Estão a diminuir as hipóteses de a OPEP chegar a um acordo para reduzir a produção, alerta a Agência Internacional de Energia. Produtores rivais devem aumentar a produção em 2017.

A Organização dos Países Exportadores de Petróleo (OPEP) está cada vez mais longe de alcançar um acordo para cortar a produção de petróleo. O alerta é da Agência Internacional de Energia (AIE). A agência diz que os produtores rivais devem aumentar a produção em 2017 e complicar o desafio do cartel de definir os detalhes do acordo até ao final de novembro.

Os preços do petróleo podem cair novamente devido ao “crescimento persistente da oferta global” de petróleo, a não ser que a OPEP avance com cortes “significativos” da produção, diz a AIE no seu relatório mensal sobre o mercado petrolífero. Os países fora do cartel, como o Brasil, Canadá, Cazaquistão e Rússia, vão aumentar a produção em 500 mil barris por dia em 2017, refere a agência de energia.

A OPEP vai reunir-se a 30 de novembro para finalizar os detalhes do acordo para reduzir a produção da matéria-prima, que foi alcançado no final de setembro. Embora o acordo tenha ajudado inicialmente os preços do petróleo a subir acima dos 50 dólares por barril, a matéria-prima está a recuar desde então. E a incerteza de que este acordo vai mesmo avançar é que parece estar na base desta descida. Entre os países produtores, o Iraque e o Irão dizem que querem ficar de fora deste compromisso. Já a Rússia diz estar disposta a congelar a produção, se o cartel conseguir chegar a acordo sobre os cortes.

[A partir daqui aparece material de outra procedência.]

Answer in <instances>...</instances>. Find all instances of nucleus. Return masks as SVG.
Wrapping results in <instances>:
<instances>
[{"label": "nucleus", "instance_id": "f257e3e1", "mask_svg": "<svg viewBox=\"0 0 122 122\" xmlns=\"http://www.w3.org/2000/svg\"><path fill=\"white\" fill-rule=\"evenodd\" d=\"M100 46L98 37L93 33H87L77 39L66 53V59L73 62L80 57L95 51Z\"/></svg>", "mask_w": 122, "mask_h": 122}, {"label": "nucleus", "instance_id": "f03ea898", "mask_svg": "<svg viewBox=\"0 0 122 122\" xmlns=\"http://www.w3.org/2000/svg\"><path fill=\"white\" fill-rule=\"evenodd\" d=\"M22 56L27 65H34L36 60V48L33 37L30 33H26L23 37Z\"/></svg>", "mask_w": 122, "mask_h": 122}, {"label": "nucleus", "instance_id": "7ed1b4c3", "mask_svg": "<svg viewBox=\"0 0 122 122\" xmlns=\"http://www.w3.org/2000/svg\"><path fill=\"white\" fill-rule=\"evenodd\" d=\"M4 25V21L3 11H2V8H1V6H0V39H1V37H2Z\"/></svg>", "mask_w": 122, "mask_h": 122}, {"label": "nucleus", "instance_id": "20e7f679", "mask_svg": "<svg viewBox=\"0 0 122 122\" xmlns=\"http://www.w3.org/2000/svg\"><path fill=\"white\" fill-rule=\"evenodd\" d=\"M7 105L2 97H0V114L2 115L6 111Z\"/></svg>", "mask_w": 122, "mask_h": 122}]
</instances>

Recentemente, o Brent subia 0,7% para 46,70 dólares por barril, enquanto o WTI segue pouco alterado nos 45,25 dólares por barril. “Se não for alcançado um acordo e alguns países continuarem a aumentar a produção, então o mercado vai continuar com um excesso de oferta até ao final do ano”, diz a AIE. “Se o excesso de oferta persistir em 2017, poderá haver algum risco de os preços do petróleo voltar a cair”, conclui a agência.

No relatório mensal, a agência considera “improvável” que a vitória de Donald Trump nas presidenciais norte-americanas venha alterar “significativamente” o mercado do petróleo. A AIE diz esperar “mais detalhes” sobre as políticas de Trump para o setor energético para depois analisar as possíveis consequências para o mercado, a médio prazo.

AIE aumenta estimativas para a oferta

A AIE acredita que este excesso da oferta vai continuar no próximo ano. A agência aumentou as estimativas para a oferta dos países fora da OPEP em 110 mil barris por dia. Esta projeção baseia-se na perspetiva de que a Rússia vai produzir 190 mil barris por dia em 2017. Portanto, a produção fora do cartel vai totalizar 57,2 milhões de barris por dia no próximo ano, de acordo com o relatório.

Embora o mercado petrolífero conseguisse “passar muito rapidamente de um excesso para um défice em 2017”, caso a OPEP implemente o acordo conseguido no final de setembro, isso exigiria “cortes significativos” da produção, refere a a AIE. A OPEP decidiu na Argélia reduzir a produção para um intervalo entre 32,5 milhões e 33 milhões de barris por dia.